“War makes rattling good history,” British novelist Thomas Hardy wrote, “but peace is poor reading.”
As Black History Month draws to a close, the institution created to tell the story of African-Americans' impact on Fort Wayne continues to provide proof of that Fortunately, a separate story is keeping the focus where it belongs: on the feats of the past, not the follies of the present.
“I'm worried this could destroy us. We've already lost one of our biggest supporters,” said Hana Stith, who co-founded the African/African-American Historical Society Museum in 2000 but insists she was fired as curator of the facility at 436 E. Douglas St. in December and locked out of the facility last week by board members who have usurped power that is not rightfully theirs.
But Pompia Durril – who may or may not be chairman of the board – insists the museum's directors simply accepted Stith's offer to retire before making the deceptively low-key announcement in January that Harding High School graduate John Aden had been named director in order to improve programs and boost its use of the Internet.
Stith understands only too well how ironic it is for a museum dedicated to the often-tumultuous history of blacks in Fort Wayne to be creating conflict of its own while drawing attention from the legacy left by others. And she's still willing to step down in six months if it will help restore the peace – but not until she's satisfied the museum rests upon solid ground instead of the shifting sand of personality conflicts, power plays and dueling legal opinions.
Just as hindsight reveals many of history's wars could have been predicted and possibly prevented, the museum's recent public turmoil was a long time coming. In November, The News-Sentinel reported how the museum had only 2,000 visitors per year and spent $9,000 more than it earned in 2011. At the time, Durril criticized Stith for revealing that the board had considered closing temporarily to improve programs and exhibits. Stith said she wanted the board to boost fundraising efforts instead.
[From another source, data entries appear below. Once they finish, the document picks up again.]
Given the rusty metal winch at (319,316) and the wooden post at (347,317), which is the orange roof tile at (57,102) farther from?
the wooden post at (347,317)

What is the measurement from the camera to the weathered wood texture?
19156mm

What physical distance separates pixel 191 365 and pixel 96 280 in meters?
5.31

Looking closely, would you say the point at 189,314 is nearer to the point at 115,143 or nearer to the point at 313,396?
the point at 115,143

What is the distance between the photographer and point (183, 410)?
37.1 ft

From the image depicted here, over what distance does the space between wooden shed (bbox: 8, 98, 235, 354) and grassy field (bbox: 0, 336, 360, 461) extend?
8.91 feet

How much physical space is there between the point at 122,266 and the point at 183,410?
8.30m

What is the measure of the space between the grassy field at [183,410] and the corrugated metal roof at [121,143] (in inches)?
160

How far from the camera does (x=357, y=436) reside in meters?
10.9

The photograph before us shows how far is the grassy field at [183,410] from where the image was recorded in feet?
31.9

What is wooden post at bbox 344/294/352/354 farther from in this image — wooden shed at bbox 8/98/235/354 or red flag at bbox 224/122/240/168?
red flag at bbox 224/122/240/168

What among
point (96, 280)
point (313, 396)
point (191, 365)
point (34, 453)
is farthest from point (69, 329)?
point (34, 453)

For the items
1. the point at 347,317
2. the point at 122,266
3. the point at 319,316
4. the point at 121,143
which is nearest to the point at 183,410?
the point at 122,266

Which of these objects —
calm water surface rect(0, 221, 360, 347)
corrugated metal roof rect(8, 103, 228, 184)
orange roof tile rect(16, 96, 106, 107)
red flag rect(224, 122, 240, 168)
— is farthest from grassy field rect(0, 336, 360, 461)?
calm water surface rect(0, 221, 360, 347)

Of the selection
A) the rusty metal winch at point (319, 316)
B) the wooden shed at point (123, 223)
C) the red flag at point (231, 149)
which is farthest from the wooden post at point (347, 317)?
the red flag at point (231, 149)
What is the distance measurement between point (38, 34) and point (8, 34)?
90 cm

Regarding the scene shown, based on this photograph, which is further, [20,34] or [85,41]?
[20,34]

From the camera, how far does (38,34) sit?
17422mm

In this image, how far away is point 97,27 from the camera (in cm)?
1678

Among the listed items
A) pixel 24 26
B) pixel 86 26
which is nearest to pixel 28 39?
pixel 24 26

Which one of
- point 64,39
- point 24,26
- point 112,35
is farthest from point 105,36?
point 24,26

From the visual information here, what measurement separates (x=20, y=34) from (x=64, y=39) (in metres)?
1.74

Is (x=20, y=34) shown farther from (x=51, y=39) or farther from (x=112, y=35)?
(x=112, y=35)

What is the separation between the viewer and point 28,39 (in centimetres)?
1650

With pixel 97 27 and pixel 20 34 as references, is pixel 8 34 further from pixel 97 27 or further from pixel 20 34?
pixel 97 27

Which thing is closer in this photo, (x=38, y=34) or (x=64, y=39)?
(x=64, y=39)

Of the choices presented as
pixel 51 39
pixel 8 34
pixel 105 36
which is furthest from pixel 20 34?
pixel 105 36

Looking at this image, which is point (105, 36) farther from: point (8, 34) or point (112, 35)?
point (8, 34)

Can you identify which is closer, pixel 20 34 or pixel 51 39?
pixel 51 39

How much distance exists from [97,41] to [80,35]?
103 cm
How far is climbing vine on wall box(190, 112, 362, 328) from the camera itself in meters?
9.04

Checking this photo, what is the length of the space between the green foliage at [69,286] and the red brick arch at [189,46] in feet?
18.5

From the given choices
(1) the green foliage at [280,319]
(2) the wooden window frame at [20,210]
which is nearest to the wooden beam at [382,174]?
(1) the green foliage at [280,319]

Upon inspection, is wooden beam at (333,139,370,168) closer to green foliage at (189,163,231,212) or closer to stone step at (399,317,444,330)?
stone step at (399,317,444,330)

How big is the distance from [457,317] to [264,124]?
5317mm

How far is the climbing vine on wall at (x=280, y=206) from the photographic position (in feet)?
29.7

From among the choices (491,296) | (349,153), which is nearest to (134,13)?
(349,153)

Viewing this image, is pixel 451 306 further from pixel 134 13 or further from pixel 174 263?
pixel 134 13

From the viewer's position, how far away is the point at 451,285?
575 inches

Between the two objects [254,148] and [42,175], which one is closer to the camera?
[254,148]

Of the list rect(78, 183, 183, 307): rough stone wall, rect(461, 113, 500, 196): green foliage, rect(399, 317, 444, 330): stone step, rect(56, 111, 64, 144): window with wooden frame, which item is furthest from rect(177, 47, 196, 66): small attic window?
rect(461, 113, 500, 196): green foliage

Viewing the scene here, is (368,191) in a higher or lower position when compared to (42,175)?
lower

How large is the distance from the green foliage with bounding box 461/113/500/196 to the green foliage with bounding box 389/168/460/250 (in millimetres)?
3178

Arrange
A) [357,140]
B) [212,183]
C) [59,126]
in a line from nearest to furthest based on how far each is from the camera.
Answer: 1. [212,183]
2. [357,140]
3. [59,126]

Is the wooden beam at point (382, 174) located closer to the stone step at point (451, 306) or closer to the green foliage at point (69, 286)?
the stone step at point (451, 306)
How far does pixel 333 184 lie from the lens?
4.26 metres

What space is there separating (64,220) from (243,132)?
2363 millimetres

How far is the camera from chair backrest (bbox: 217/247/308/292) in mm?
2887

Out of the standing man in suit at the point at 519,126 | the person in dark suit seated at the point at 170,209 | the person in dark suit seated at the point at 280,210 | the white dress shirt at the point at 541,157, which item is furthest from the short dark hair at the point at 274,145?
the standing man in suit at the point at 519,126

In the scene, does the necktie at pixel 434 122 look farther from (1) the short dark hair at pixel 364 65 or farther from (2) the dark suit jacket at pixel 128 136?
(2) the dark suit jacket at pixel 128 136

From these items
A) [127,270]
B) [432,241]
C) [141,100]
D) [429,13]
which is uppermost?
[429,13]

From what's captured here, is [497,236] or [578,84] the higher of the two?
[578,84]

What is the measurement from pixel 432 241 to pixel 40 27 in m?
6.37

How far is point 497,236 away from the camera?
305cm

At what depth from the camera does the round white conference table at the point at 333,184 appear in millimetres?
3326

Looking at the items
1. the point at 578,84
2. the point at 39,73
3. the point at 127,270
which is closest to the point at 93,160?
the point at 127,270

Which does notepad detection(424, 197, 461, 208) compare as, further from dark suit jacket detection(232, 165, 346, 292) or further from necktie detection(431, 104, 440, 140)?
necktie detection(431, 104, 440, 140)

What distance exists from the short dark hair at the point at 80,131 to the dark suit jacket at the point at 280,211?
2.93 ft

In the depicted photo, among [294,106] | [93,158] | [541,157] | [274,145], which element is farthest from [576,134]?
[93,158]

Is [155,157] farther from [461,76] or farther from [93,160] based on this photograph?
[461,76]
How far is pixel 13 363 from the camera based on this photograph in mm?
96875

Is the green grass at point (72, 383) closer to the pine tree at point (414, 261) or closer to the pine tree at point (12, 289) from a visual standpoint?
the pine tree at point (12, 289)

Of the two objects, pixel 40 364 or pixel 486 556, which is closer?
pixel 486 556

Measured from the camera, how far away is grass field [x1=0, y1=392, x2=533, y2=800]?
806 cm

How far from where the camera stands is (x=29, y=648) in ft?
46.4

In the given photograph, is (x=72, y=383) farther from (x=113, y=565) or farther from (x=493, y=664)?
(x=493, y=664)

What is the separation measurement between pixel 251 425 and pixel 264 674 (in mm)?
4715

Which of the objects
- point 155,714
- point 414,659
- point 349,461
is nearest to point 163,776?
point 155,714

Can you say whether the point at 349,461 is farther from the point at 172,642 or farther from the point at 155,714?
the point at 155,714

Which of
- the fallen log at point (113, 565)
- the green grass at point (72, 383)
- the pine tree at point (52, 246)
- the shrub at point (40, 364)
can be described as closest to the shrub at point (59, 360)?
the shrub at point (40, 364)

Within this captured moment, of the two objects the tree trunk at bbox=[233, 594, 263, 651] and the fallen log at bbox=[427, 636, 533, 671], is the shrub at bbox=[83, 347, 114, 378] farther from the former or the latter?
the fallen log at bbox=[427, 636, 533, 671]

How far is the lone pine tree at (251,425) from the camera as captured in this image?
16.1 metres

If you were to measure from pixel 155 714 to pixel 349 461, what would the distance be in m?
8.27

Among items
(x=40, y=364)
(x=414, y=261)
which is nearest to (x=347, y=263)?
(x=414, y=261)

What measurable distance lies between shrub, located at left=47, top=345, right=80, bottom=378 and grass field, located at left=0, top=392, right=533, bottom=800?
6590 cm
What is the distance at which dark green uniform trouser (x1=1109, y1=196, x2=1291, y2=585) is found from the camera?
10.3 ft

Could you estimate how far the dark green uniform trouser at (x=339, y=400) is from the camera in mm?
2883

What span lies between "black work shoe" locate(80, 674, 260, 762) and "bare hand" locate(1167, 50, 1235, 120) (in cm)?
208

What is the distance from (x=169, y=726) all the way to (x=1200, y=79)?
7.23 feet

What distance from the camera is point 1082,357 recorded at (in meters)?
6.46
“I said, 'If you won't help, I'll have to go to the community,' and they got mad at me,” said Stith, adding that she had talked about retiring before the end of 2012 but never officially resigned. The rancor led to a meeting earlier this month at which 64 of the museum's 146 members voted to replace the old board with a new one. Durril's side insists the vote was invalid because it lacked a proper quorum; Stith and her attorney disagree.
Black History Month deserves better, obviously. Which brings us to the Rev. Michael Latham.
Latham, pastor of Renaissance Baptist Church and former president of the local NAACP chapter, is hosting a meeting Tuesday to heal a rift with some of his fellow African-American pastors and to seek support for his plan to honor the city's black “founders.” He believes a greater understanding of the positive contributions blacks have made to Fort Wayne might promote not only self-esteem among blacks but improved race relations in general.
“I disliked white people for a long time,” Latham acknowledged – antipathy that faded in part once he studied his own family's biracial history. “A lot of blacks don't know history, but you have to know where you came from. Our kids are doing things they shouldn't do, sometimes out of anger. This might help.”
Latham wants part of southeast Fort Wayne declared a “Black American Historical District” that would recognize the contributions of key individuals or groups through a series of signs and monuments placed along streets or in parks. He'll even have to win over Stith, who believes the targeted neighborhoods don't support the idea.
Despite the recent controversy, Latham knows black history is also a story of reconciliation. So he's invited several African-American pastors to the meeting to seek their support for the historical district but also to apologize. As I reported last May, Latham has been critical of some pastors' alleged failure to confront peers who misbehave and for being “concerned about themselves and money, not the community.”
In other words, Latham hopes to achieve what the museum unfortunately still lacks: the kind of peace that may or may not be good reading, but is nevertheless an important part of history.
Stith has earned more respect from some board members than she has received, but even she acknowledges the museum could benefit from improved professional historical and business expertise. And I wish Latham well, too, so long as he can convince the public -- not government officials -- to underwrite his dream.
But no matter what happens, history itself will endure in spite of our human shortcomings -- or maybe even because of them.